
    2. The competent, workman like programmer. They might be good, competent, excellent or even superb programmers within the bounds of what they already know. Probably however they are mostly ordinary programmers. Through the course of their career they have been constantly learning new things iteratively, picking up new languages as they need to and learning just enough to get by, adding progressively to their knowledge. Over time they have fallen into using their primary development technology and learned it on the job. When they see some new object, method or property they learn enough about it to add it to their repertoire. They have found that this approach has always been good enough, so there’s no great incentive to push harder. These guys are pretty happy with the status quo and can’t really be bothered to take the time to make learning a separate activity from programming.

    3. The enthusiastic, passionate, uninformed programmer. These guys love programming and are very enthusiastic and passionate. They code away madly using the same iterative learning approach as other programmers, firing up Google when they see code that does stuff that they don’t understand. But when you scratch the surface you find that whilst these people are passionate, code at home, have personal projects, and love their work, they still don’t understand key concepts, features and functions of their primary development technology. These guys have the most to gain from learning their primary development technology in depth. There are lots of programmers like this who love to code but still don’t know stuff that they should know. Why has their passion not translated into expertise? A great question. Perhaps they don’t know how or what to learn, and perhaps no-one has yet pointed out to them that they should be learning this stuff. Perhaps they are sufficiently inexperienced to think that the only job of the programmer is to write code.

    It’s the enthusiastic, passionate, uninformed programmer who is both the greatest waste of talent and who also has the greatest potential. If these guys direct their passion towards systematically and thoroughly learning their primary development technology, they can become the very best sort of developer: enthusiastic, passionate, expert and informed.

    But what to do? How can a programmer develop an in-depth understanding of their primary development technology? It’s pretty simple, and mainly about pulling the finger out and making the effort. Here’s how:

    • Set a personal goal of thoroughly understanding your primary development technology.
    • Make time in your day and week to apply yourself to learning.
    • Make a list of the things that you have heard of but don’t understand.
    • Read the features list of your chosen development technology, identify things that you don’t know.
    • Whenever you find a term or a concept you don’t understand, work hard to learn it. Leave no stone unturned. Understand everything you read, and if you don’t understand it, work until you do.
    • Re-learn/research what you think you currently know, make sure you really understand it.

Material shown:
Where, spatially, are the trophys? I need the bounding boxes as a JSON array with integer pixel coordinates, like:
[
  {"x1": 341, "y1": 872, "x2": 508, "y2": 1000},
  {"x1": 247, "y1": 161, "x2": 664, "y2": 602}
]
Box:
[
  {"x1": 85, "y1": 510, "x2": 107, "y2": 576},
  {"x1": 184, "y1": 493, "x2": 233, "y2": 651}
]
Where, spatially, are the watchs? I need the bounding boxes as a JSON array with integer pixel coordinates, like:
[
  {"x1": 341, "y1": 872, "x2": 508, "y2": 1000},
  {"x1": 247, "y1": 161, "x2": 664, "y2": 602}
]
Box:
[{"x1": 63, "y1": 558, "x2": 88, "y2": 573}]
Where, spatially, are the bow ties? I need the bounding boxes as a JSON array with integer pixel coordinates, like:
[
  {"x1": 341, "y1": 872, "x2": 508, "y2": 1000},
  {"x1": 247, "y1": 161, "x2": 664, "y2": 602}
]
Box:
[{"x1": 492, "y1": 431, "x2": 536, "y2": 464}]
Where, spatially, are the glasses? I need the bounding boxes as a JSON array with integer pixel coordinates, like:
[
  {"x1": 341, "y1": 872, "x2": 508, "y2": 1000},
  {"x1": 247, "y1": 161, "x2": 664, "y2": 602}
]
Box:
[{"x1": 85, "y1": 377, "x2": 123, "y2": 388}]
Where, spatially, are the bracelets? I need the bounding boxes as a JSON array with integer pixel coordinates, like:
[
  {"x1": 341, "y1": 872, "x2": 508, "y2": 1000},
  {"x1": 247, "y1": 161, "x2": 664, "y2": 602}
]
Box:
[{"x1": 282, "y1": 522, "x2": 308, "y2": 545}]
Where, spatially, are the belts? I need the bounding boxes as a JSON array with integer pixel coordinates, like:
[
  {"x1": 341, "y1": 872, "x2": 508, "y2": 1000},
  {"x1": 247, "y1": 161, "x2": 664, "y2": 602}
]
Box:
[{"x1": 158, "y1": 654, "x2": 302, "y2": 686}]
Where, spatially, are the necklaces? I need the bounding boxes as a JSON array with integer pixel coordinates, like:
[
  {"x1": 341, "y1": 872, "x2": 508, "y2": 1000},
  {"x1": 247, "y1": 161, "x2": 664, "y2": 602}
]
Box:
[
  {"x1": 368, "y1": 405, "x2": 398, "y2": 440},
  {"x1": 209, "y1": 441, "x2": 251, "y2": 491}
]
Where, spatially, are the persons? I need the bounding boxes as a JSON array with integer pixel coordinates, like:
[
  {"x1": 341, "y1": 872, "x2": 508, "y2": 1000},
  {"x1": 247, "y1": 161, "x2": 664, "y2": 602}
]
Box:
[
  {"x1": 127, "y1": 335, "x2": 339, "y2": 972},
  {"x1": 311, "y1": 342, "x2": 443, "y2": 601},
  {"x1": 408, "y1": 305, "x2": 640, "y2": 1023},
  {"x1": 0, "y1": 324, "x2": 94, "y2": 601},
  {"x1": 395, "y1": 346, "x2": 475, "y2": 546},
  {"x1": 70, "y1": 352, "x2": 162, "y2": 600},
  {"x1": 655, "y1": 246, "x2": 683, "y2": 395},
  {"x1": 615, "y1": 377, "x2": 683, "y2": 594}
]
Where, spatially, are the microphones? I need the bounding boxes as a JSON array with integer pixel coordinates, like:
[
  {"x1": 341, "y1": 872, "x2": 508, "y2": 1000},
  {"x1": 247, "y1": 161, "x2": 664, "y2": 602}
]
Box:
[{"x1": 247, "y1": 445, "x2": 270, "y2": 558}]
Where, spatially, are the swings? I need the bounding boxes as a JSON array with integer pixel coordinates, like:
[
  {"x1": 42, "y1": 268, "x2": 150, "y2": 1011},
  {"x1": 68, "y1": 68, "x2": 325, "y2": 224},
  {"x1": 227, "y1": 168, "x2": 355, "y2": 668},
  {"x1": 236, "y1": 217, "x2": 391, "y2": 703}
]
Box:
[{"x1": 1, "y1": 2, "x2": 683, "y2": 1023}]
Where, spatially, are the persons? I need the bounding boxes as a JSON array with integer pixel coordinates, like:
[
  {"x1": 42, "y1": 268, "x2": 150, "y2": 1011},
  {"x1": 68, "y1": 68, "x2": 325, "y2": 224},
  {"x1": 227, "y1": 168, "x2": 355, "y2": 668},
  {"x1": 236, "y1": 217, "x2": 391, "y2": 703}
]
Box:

Your task:
Quote the passage about kinds of programmers word for word, starting at "It’s the enthusiastic, passionate, uninformed" and ending at "expert and informed.".

Answer:
It’s the enthusiastic, passionate, uninformed programmer who is both the greatest waste of talent and who also has the greatest potential. If these guys direct their passion towards systematically and thoroughly learning their primary development technology, they can become the very best sort of developer: enthusiastic, passionate, expert and informed.